Concernant l’industrie, le Média mainstream la voit comme le gigantisme qui a dévoyé la tradition et le savoir faire artisanal. Or l’industrie c’est le maillon qui permet de transformer et de conserver les denrées agricoles en évitant leur dégradation et en valorisant chaque composant. L’industrie sait produire les aliments conformément aux exigences des clients : conformité de composition et d’hygiène. La qualité et l’hygiène sont maitrisées et les chaines d’approvisionnement garantissent les flux réguliers et la traçabilité réglementaire qui va avec. Mais cette maitrise n’empêche pas les fraudes ni les abus. Et les média sont là pour les dénoncer et c’est bien normal. Mais dénoncer des fraudeurs ce n’est pas condamner tout le monde et faire des cas exceptionnels des généralités. Les Média ont une grande responsabilité dans les messages qu’ils transmettent. Ils doivent en être conscients et responsables.
TES. : Vous proposez à la fin de l’ouvrage des solutions concrètes pouvez-vous nous en citer quelques unes ? Avez-vous pensé à solliciter des politiques ?
RM. : Les solutions envisageables ne sont pas toutes réalistes à ce stade mais il me semble utile de les citer malgré tout :
Réduire les surfaces commerciales me semble être une priorité car la surface de vente globale de la distribution est surcapacitaire et entraine, outre le saccage visuel de nos villes, une guerre des prix. Comme pour tout secteur où l’offre est supérieure à la demande la pression sur le prix est forte et elle se diffuse vers les fournisseurs qui eux aussi doivent grossir et s’uniformiser pour peser face aux centrales d’achat. A mon avis toujours, il faut défaire le monopole de la distribution pour atteindre 12 centrales d’achat indépendantes au minimum. Les lois du marché et la plasticité du capitalisme feront le reste pour rééquilibrer les rapports de force entre fabricants et distributeurs.

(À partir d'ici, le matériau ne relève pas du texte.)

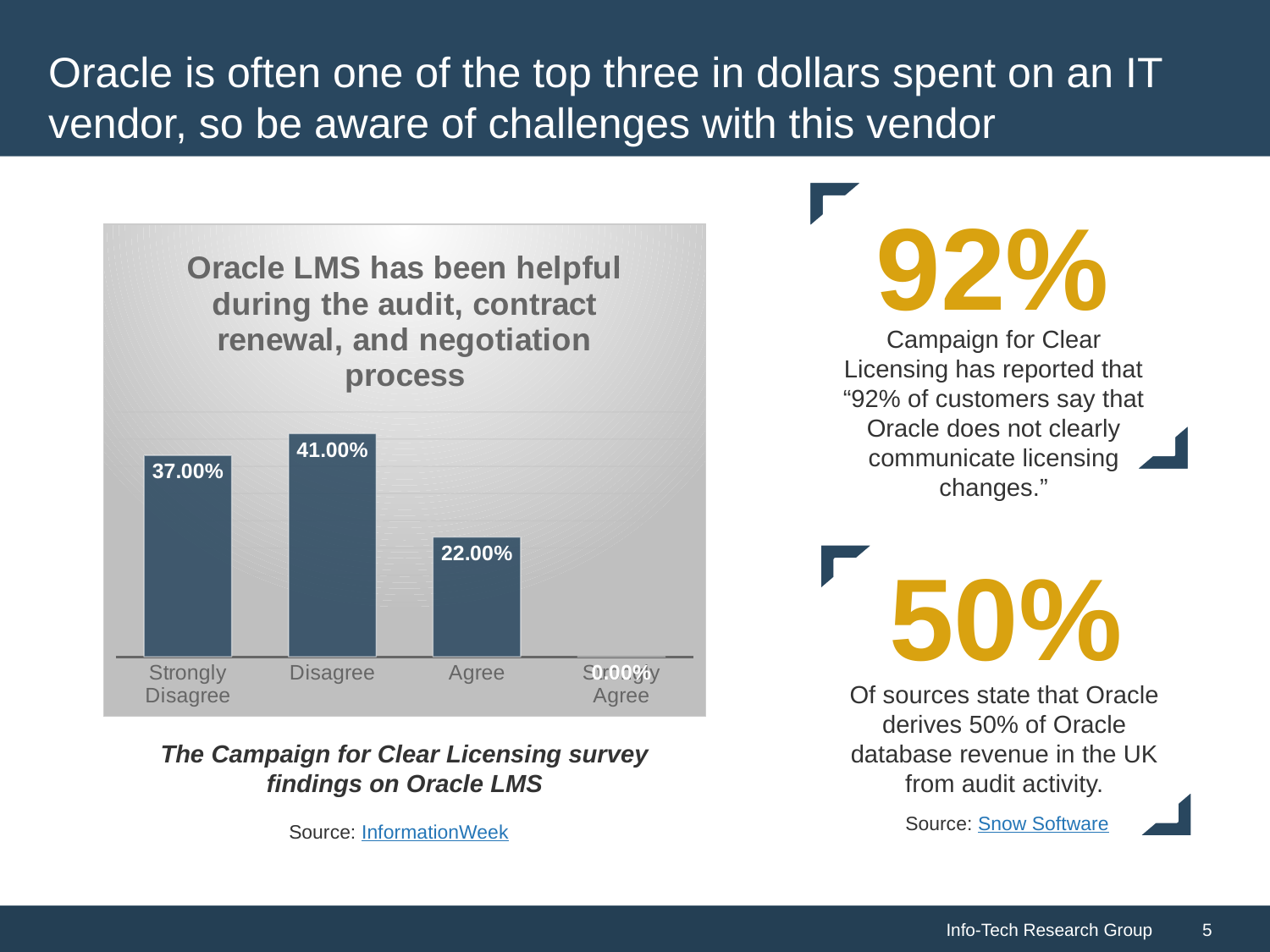
What is the title of the chart? Oracle LMS has been helpful during the audit, contract renewal, and negotiation process What is the value for Strongly Agree? 0.00% What is the value for Disagree? 41.00% Which category has the lowest value? Strongly Agree What is the value for Strongly Disagree? 37.00% What is the difference between the values for Disagree and Agree? 19.00% Which category has the highest value? Disagree How many categories are shown on the x axis? 4 Which is larger, the value for Strongly Disagree or the value for Agree? Strongly Disagree What kind of chart is shown? Bar chart What is the difference between the values for Disagree and Strongly Disagree? 4.00% What is the value for Agree? 22.00%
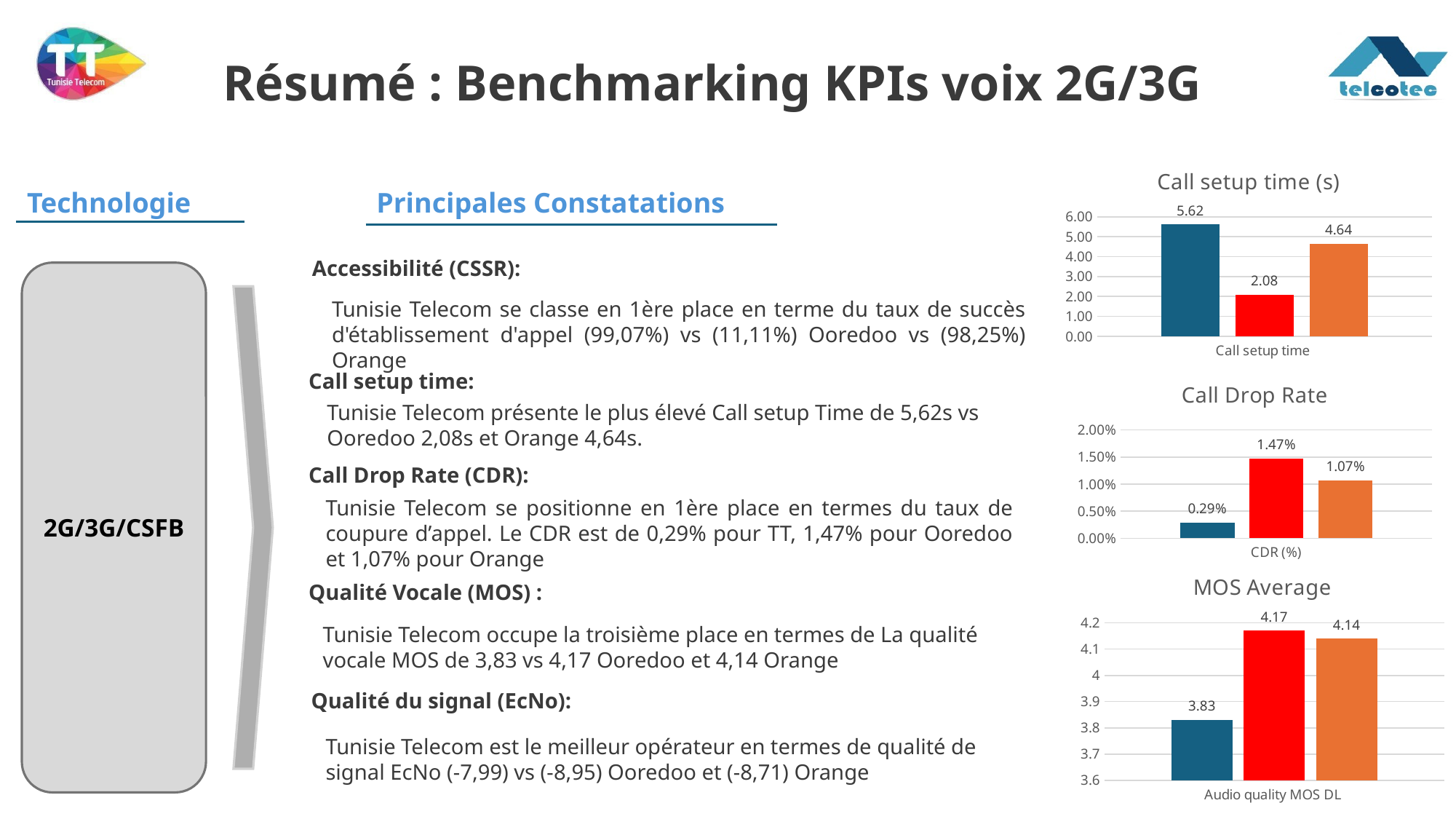
In the 'Call setup time (s)' chart, what is the value of the red bar? 2.08 In the 'MOS Average' chart, what is the value of the orange bar? 4.14 In the 'Call Drop Rate' chart, which bar is the highest? The red bar (1.47%) How many bars are shown in the 'Call Drop Rate' chart? 3 In the 'Call Drop Rate' chart, what is the difference between the red bar and the blue bar? 1.18% In the 'Call setup time (s)' chart, what is the difference between the blue bar and the red bar? 3.54 In the 'MOS Average' chart, is the value of the blue bar greater or less than 4? less In the 'Call setup time (s)' chart, which bar is the lowest? The red bar (2.08) In the 'Call setup time (s)' chart, what is the value of the blue bar? 5.62 In the 'MOS Average' chart, which is larger, the red bar or the blue bar? The red bar (4.17) In the 'Call Drop Rate' chart, what is the value of the blue bar? 0.29% What type of chart is the 'MOS Average' chart? Bar chart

Doit ont conserver la primauté de la jurisprudence « Cassis de Dijon » sur la protection des produits par les définitions nationales ? Je ne pense pas mais il conviendrait alors d’avancer à contre-courant de l’idéologie européenne du moment.
Un point qui me parait fondamental et qui dépasse largement le domaine de l’alimentaire est de protéger nos fonctionnaires du risque juridique. Ils doivent rendre des compte à leur hiérarchie et éventuellement aux citoyens par des communiqués intelligibles et neutres mais la justice ne doit pas interférer dans leurs décisions. Le fonctionnaire compétent capable de décider pour l’intérêt du plus grand nombre doit être réhabilité. Une perquisition chez le directeur de la santé en pleine crise Covid est incompréhensible ! C’est par le retour de la compétence et de la responsabilité au niveau des décideurs publics que l’on pourra combattre les ONG, lanceurs d’alerte et experts autoproclamés qui ne défendent que des intérêts particuliers et minoritaires.
Les entreprises aussi ont, à mon avis des efforts à conduire.
Tout d’abord il devient urgent de cesser les allégations négatives qui ne font que déboussoler le consommateur dans ses choix et dans sa confiance envers le marché. Les entreprises doivent retrouver la capacité de promettre le plaisir, le bon, l’expérience partagée au lieu de la fausse promesse de la sécurité par l’absence de tel ou tel additif ou ingrédient.
Exploiter d’autres débouchés comme l’export et les nouveaux circuits courts ou internet sont sans doute une stratégie commerciale favorable à engager.
Enfin l’agriculture et l’agro-alimentaire ont besoin de reprendre le voie de la recherche et de l’innovation trop longtemps bloqués par les règlementations européennes (Novel Food, OGM…). Les innovations de process des années 70 sont loin et le numérique offre désormais de nouvelles pistes que les entreprises alimentaires doivent exploiter.
Coté politiques à par offrir mon ouvrage de ci-de là à quelques hommes et femmes politiques je dois avouer que je n’ai rien de bien concret à vous présenter.